Count the lines in the rows below that contain the string "nearer", and reply with that number alone.

→ Data section
══════
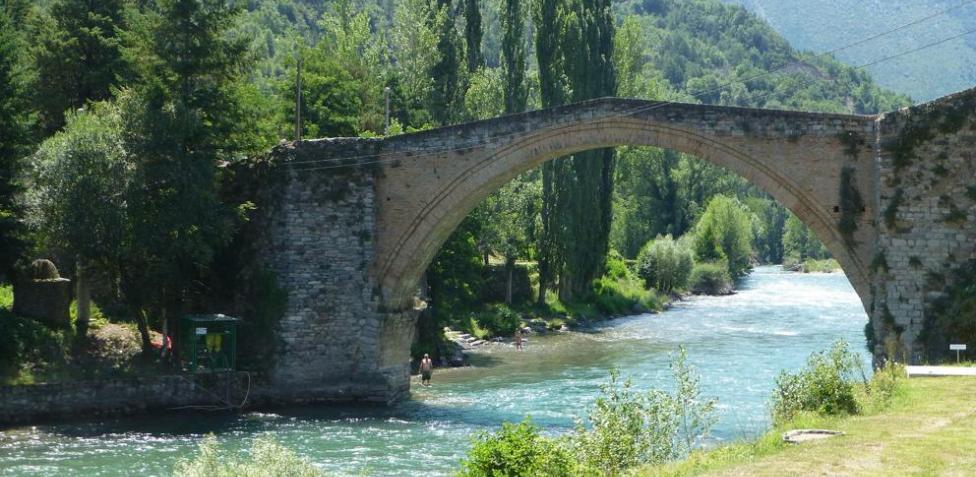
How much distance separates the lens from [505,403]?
══════
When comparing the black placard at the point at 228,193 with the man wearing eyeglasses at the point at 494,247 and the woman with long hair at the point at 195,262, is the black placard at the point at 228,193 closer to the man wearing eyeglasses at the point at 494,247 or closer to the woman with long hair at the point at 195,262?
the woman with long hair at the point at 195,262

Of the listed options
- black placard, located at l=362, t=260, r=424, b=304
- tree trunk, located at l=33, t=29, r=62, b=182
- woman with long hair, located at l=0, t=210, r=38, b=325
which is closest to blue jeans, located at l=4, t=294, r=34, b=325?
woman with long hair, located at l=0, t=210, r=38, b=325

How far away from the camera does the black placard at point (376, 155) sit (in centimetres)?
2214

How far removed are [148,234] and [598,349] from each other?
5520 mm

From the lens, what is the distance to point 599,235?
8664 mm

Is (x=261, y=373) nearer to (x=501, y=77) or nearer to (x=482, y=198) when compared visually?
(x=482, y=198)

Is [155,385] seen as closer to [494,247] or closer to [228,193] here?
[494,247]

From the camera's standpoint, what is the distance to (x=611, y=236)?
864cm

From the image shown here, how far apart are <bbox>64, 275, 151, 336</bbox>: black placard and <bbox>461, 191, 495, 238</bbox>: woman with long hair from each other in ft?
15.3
══════
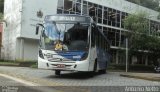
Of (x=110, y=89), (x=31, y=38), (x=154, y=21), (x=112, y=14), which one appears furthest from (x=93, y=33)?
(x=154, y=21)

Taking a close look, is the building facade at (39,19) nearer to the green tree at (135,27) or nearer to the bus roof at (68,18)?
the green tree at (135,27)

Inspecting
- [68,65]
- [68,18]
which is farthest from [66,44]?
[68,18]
══════
→ Written response
2